Heterogeneity tests assess the extent to which the studies are similar enough to warrant summarization. When a lack of statistical heterogeneity across all studies occurs, a weighted average of the estimated effect size (under one or another statistical model) seems a defensible and reproducible way to approach the assessment of consistency and therefore likely better than the rules-of-thumb used in the practice of causal inference.

When heterogeneity exists, however, then exploring its sources11 will not only guard against the concerns that meta-analysis too often buries important inconsistencies in statistical aggregations19 but will also provide relevant information for the practice of causal inference. For example, summarization of results within heterogeneous groups provides estimates of the overall effect by measurement technique, study design, population studied, or other sources of the observed heterogeneity, although the extent to which each heterogeneous group estimate represents bias (or not) may be a matter, like so much else in causal inference, of judgement.

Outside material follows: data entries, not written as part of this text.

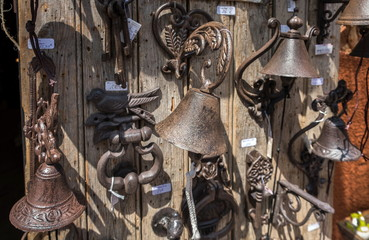 Old fashioned iron door bells and door handles for sale. Roussillon, Provence, France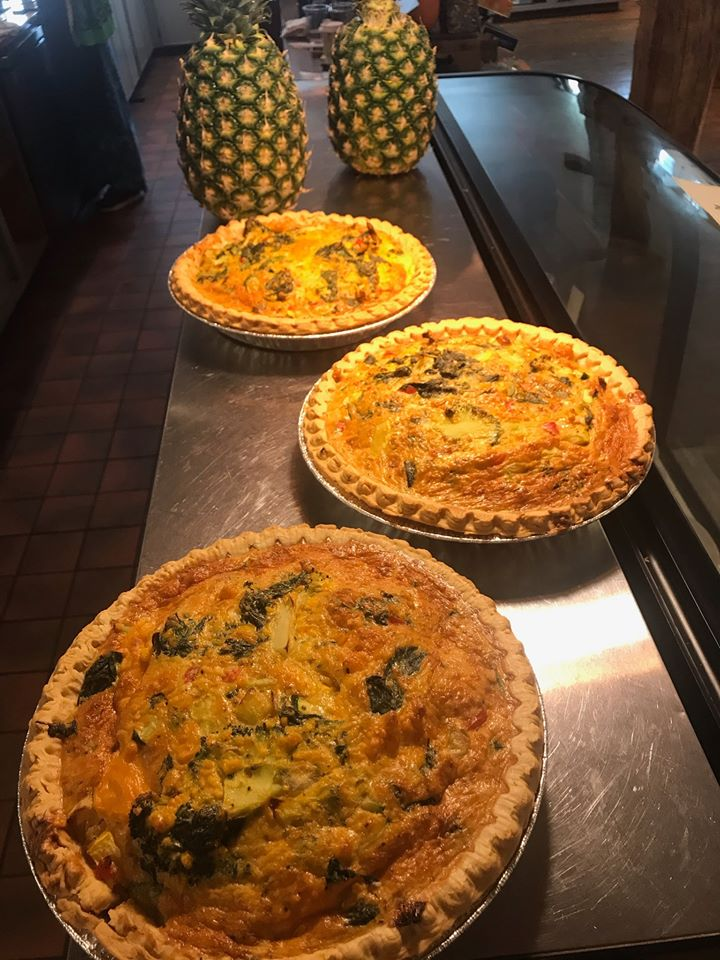 three quiche pies on a table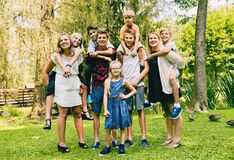 Adult siblings with little sisters and brothers. Portrait of happy adult siblings with little sisters and brothers sitting piggyback, looking at camera and Stock Photo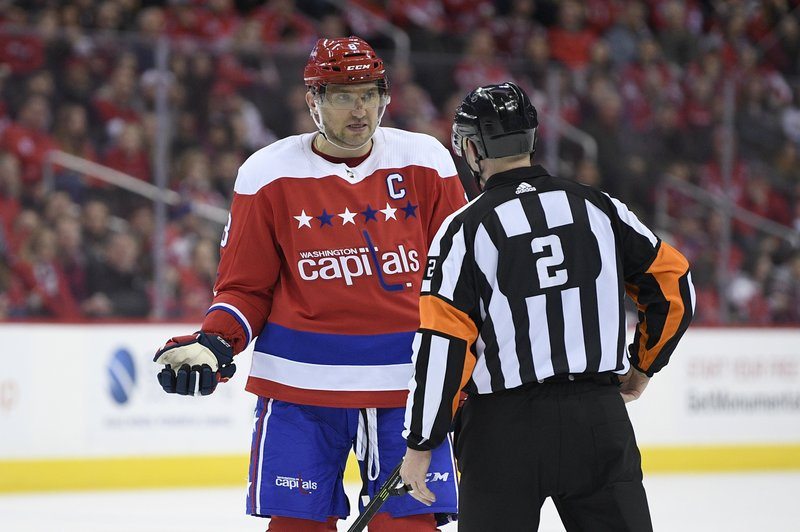 Washington Capitals left wing Alex Ovechkin (8), of Russia, talks with referee Jon McIsaac (2) during the first period of an NHL hockey game against the Carolina Hurricanes, Thursday, Dec. (AP Photo/Nick Wass)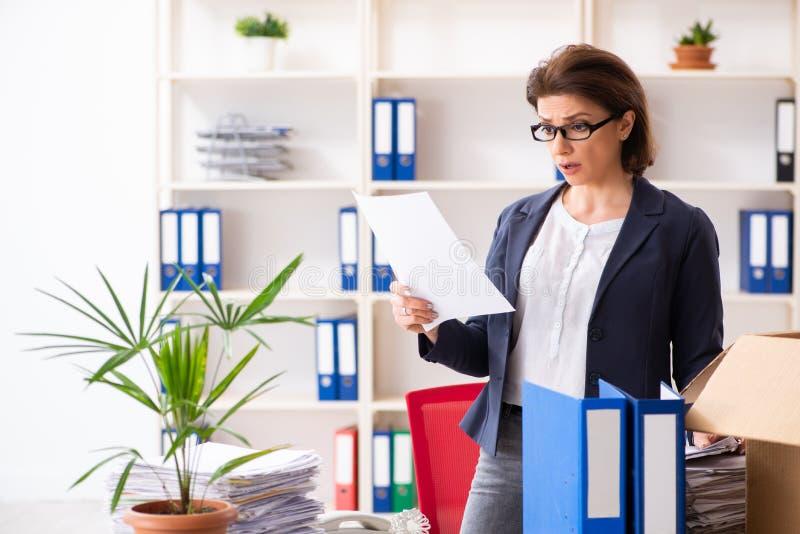 L'impiegato femminile di mezza et? che ? infornato dal suo lavoro immagini stock libere da diritti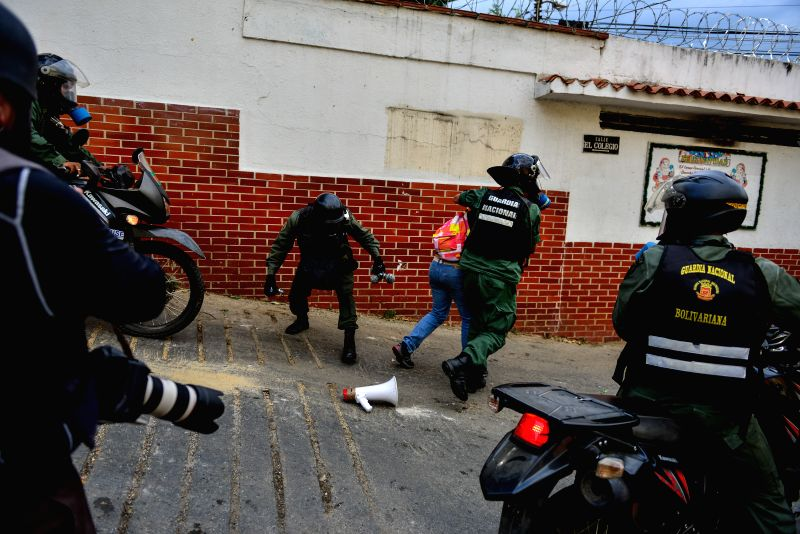 A person is detained by Bolivarian National Guards during a protest at El Guaire neighborhood in Caracas, Venezuela, April 26, 2014.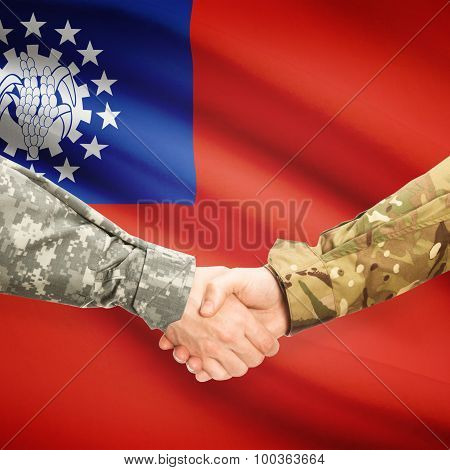 Men In Uniform Shaking Hands With Flag On Background - Burma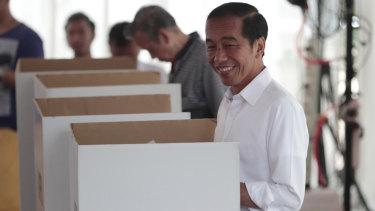 "Indonesian President Joko ""Jokowi"" Widodo smiles as he votes in Jakarta on Wednesday."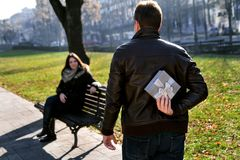 女孩在公园,接近与礼物的男朋友坐 免版税图库摄影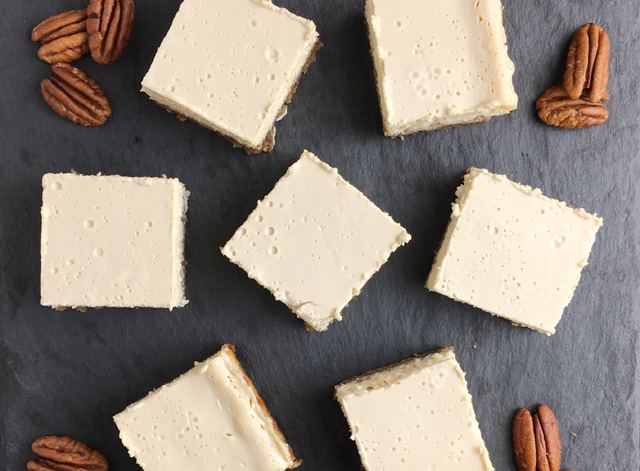 Overhead view of seven cheesecake squares and pecan halves on a grey stone platter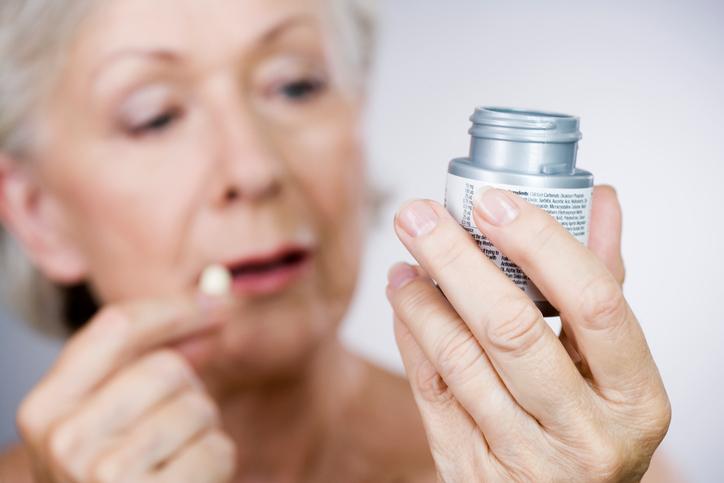 mujer mayor toma pastillas caja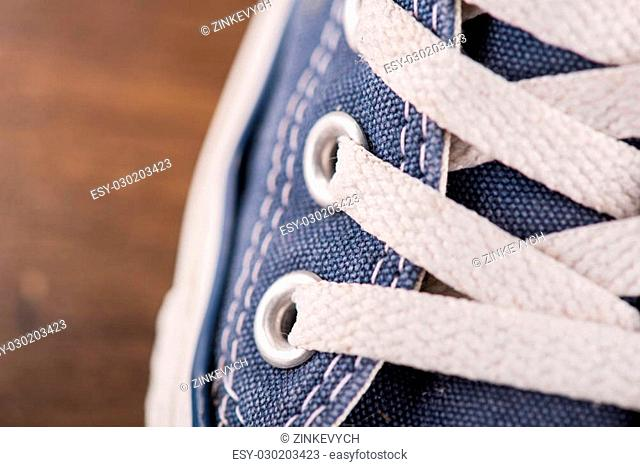 cool blue gym shoes with white laces on brown parquet wooden floor close up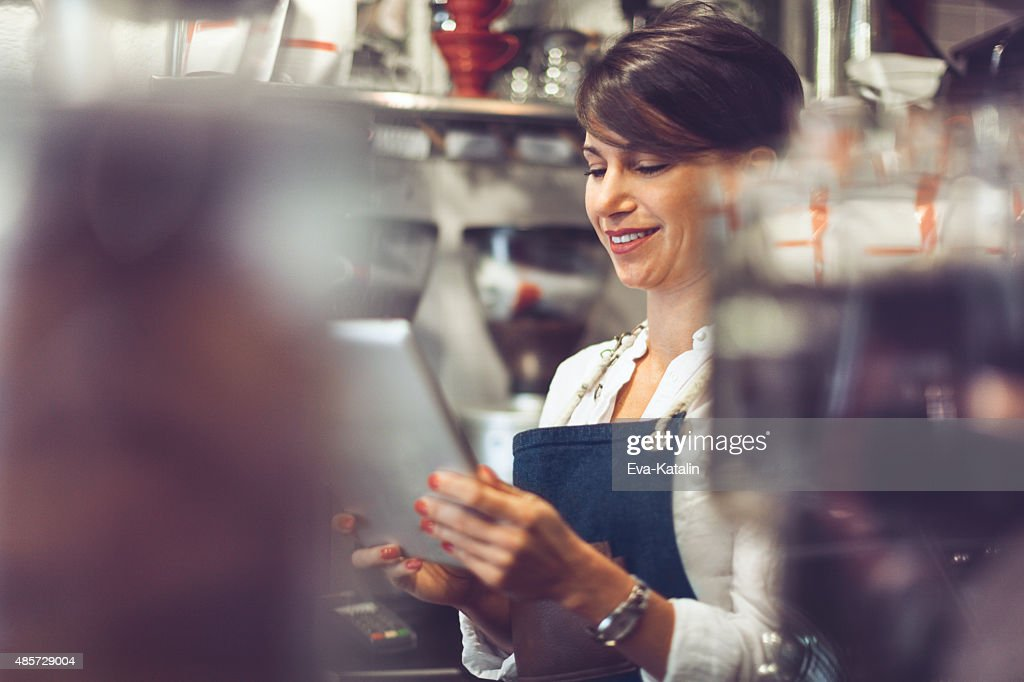 Young barista is using a digital tablet : Stock Photo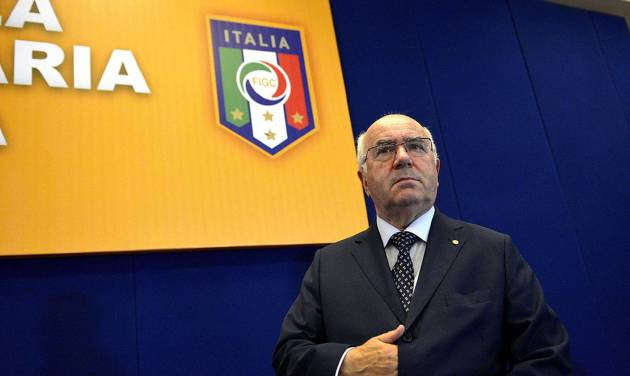 """In this picture taken Friday, July 25, 2014, Carlo Tavecchio attends an assembly of the National Amateur League in Rome. FIFA has asked the Italian football federation to open an investigation into alleged racist comments made by FIGC presidential candidate Carlo Tavecchio. """"Media reports concerning alleged racist comments by one of the presidential candidates for the Italian FA have alerted FIFA's Task Force against racism and discrimination and its chairman Jeffrey Webb,"""" a statement by world football's governing body said on Monday, July 28, 2014. Amateur leagues president Tavecchio sparked outrage on Friday when he discussed the presence of foreign players in Italy. Using a hypothetical name, he said, """"In England they select players based on professionalism, whereas we say that 'Opti Poba' is here, he was eating bananas before and now he's starting for Lazio and that's OK."""" (AP Photo/Daniele Leone, LaPresse)"""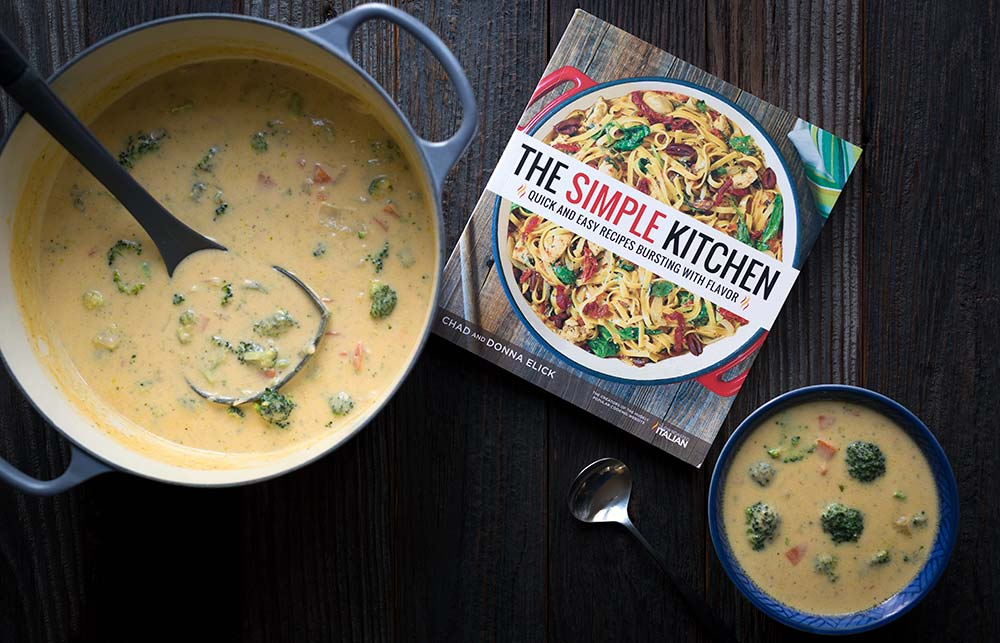 A photo of cheddar broccoli soup is a dutch oven, a bowl, and a photo of the cookbook from which the recipe originated, The Simple Kitchen.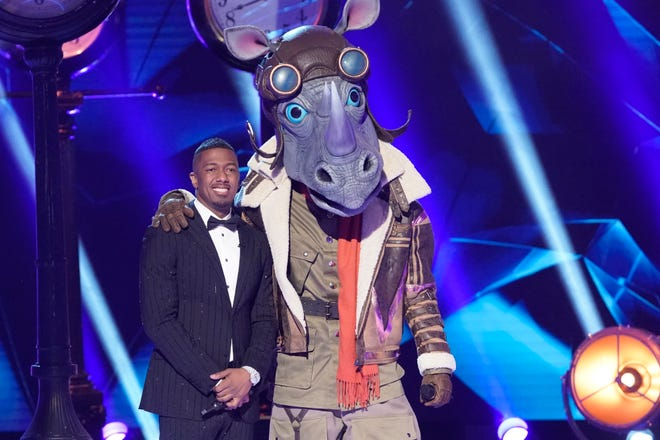 """Host Nick Cannon and the """"Rhino"""" on Fox's """"The Masked Singer,"""" which Fox is hoping to produce in time for September's schedule."""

Heterogeneity, however, does not necessarily preclude a conclusion of consistency in causal inference. Consider a hypothetical situation in which meta-analysis reveals heterogeneous groups of summarizable studies each of which (i.e. each group) has a statistically significant estimate in the same direction although of different magnitudes. A more extreme example can be imagined in which no known covariates are associated with variation in the study results, yet the results of all individual studies show strong effect sizes (and are heterogeneous). In both instances, it is too simplistic a rule to declare that evidence of heterogeneity disallows a causal judgement due to a lack of consistency.23 Indeed, in these instances, it may be reasonable to argue that the results are both consistent (i.e. consistently greater than 1.0) and heterogeneous.

Biological plausibility
The extent to which an observed association in epidemiological studies is supported or not by what is known about the mechanism of action and the underlying disease process is commonly referred to as biological plausibility or sometimes coherence.34 In metaphorical terms, assessing this causal criterion is like opening a window into the many-tiered structure of biological knowledge pertinent to the aetiology of disease: cellular and subcellular systems, experimental animal models, physiological parameters and genetic or other biomarkers.35 Inasmuch as several similar studies may examine the same biological parameters, meta-analysis could assist in summarizing information and in identifying heterogeneity analogous to the way in which it is used for randomized clinical trials and for epidemiological studies.36 A recent example involved the role of MDR1/gp170 expression in breast cancer tumour samples wherein substantial heterogeneity was linked to differences in assay techniques.37 This uncommon application of meta-analysis is a step towards a more systematic approach to the assessment of biological evidence, although it seems unlikely that meta-analysis in its current quantitative form will be useful for summarizing different kinds of studies from different levels of biological knowledge.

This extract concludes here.